[Stored data]

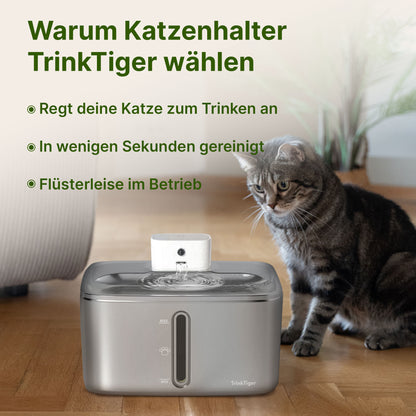 TrinkTiger Pro Katzenbrunnen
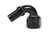 XRP-Xtreme Racing Prod. 221208 Fitting, Hose End, HS-79, 120 Degree, 8 AN Hose Crimp to 8 AN Female, Aluminum, Black Anodized, Each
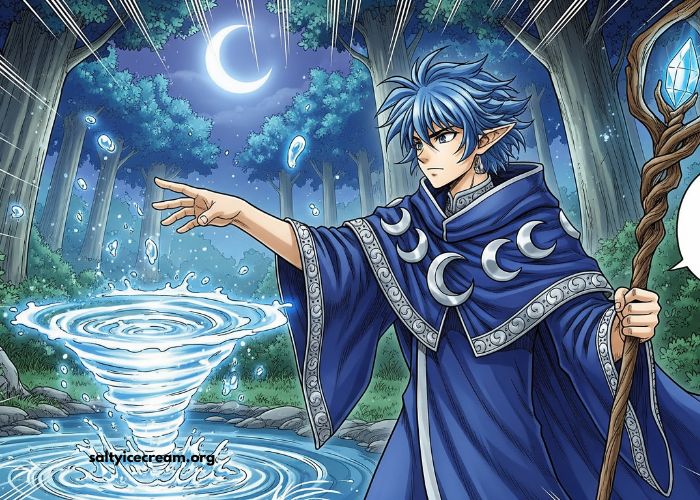The Water Magician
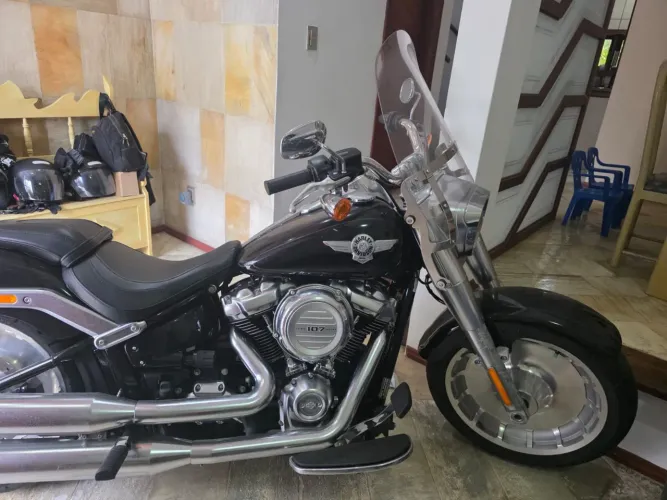 Harley-Davidson Fat Boy 2019 - Único Dono - Apenas 1.600 km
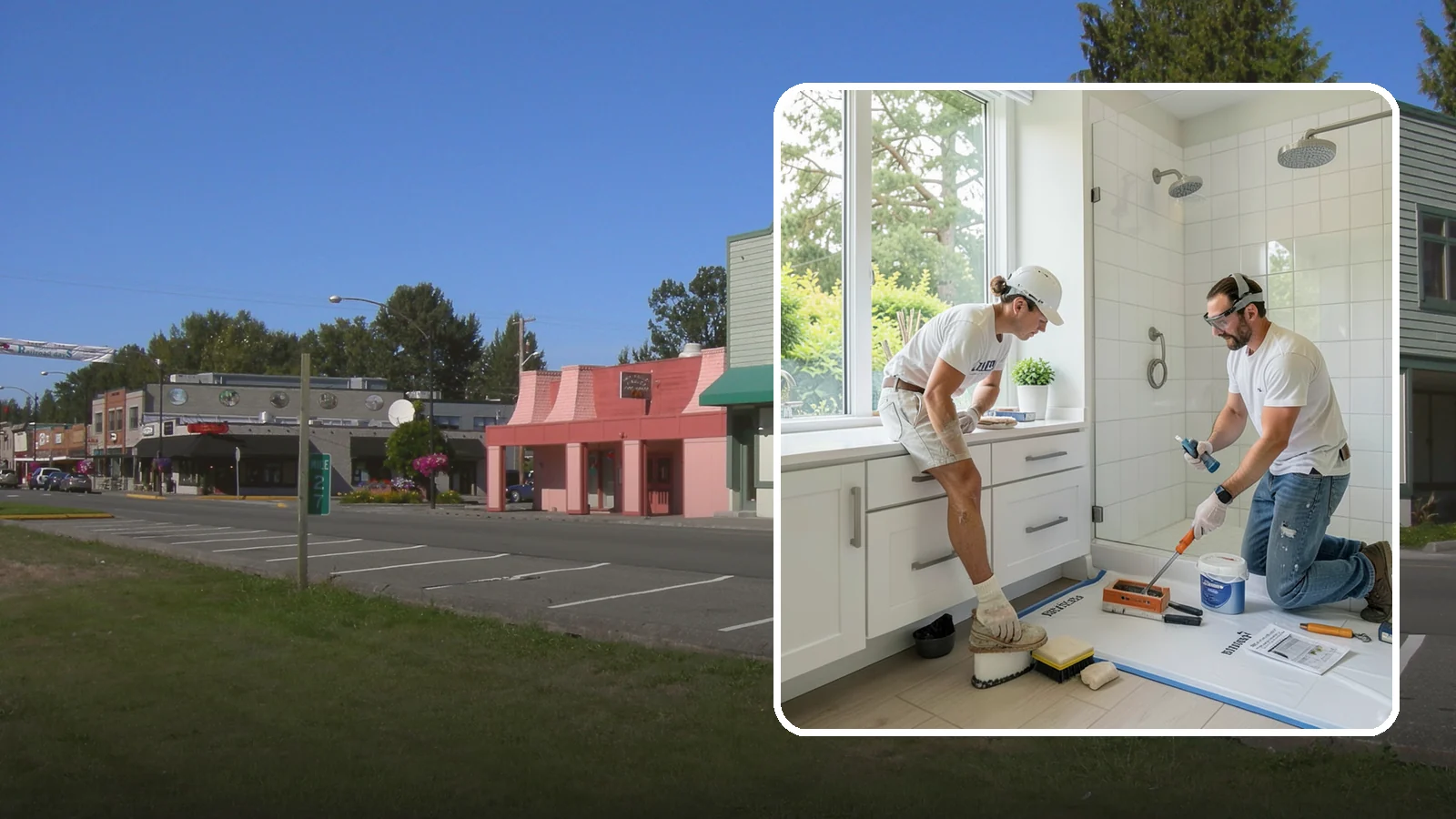 Bathroom Waterproofing in Snoqualmie, King County, WA - Bathroom waterproofing seals wet areas to keep moisture out of your walls, floors, and framing.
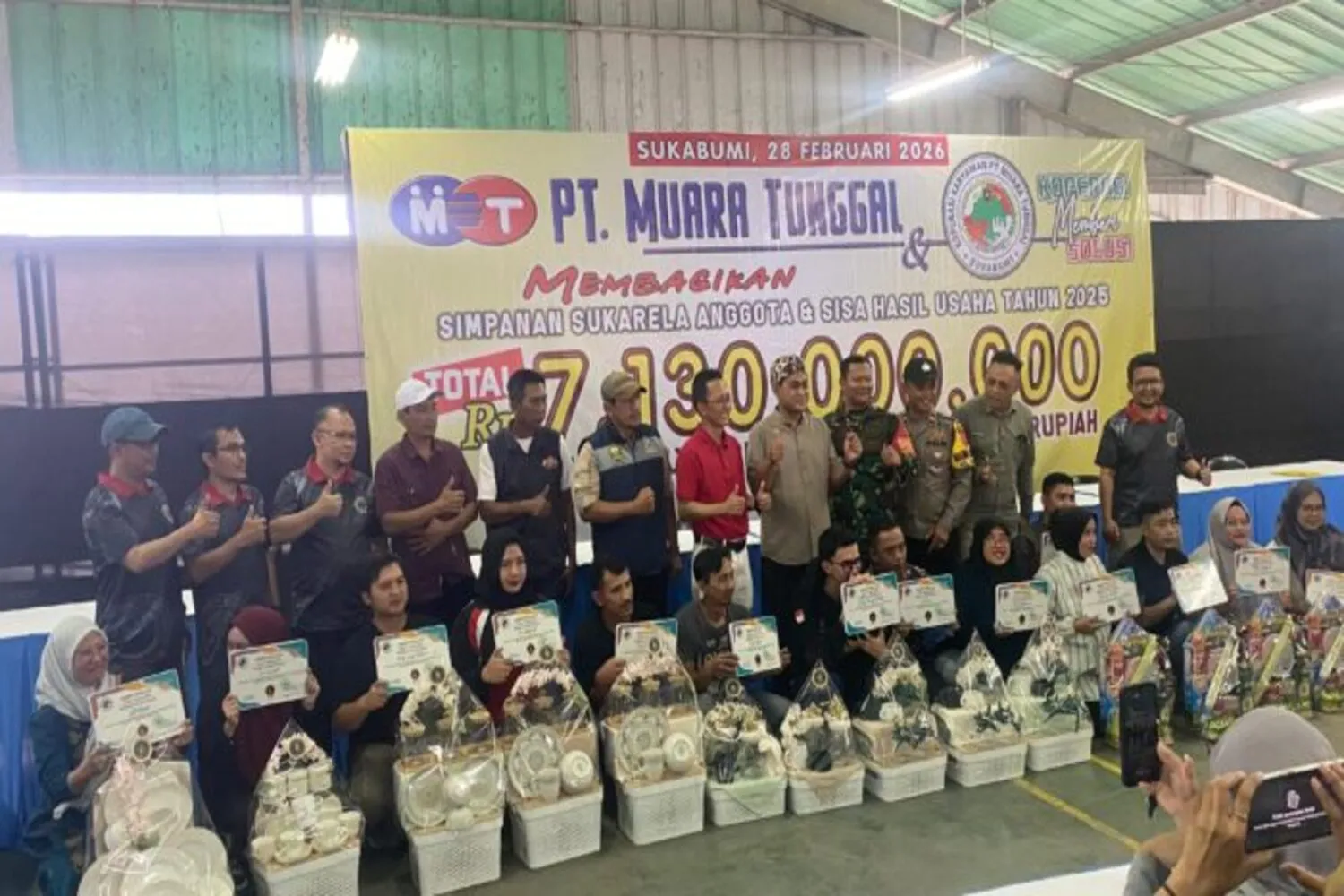 Sinergi dan Integritas: Koperasi Karyawan PT Muara Tunggal Buktikan Kekuatan Ekonomi Kolektif Melalui Pendapatan Rp7,13 Miliar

[/Stored data]

Problem details:
Retype the text of each entry above word for word, leaving out the pictures.

Response to the task:
 TrinkTiger Pro Katzenbrunnen
 XRP-Xtreme Racing Prod. 221208 Fitting, Hose End, HS-79, 120 Degree, 8 AN Hose Crimp to 8 AN Female, Aluminum, Black Anodized, Each
The Water Magician
 Harley-Davidson Fat Boy 2019 - Único Dono - Apenas 1.600 km
 Bathroom Waterproofing in Snoqualmie, King County, WA - Bathroom waterproofing seals wet areas to keep moisture out of your walls, floors, and framing.
 Sinergi dan Integritas: Koperasi Karyawan PT Muara Tunggal Buktikan Kekuatan Ekonomi Kolektif Melalui Pendapatan Rp7,13 Miliar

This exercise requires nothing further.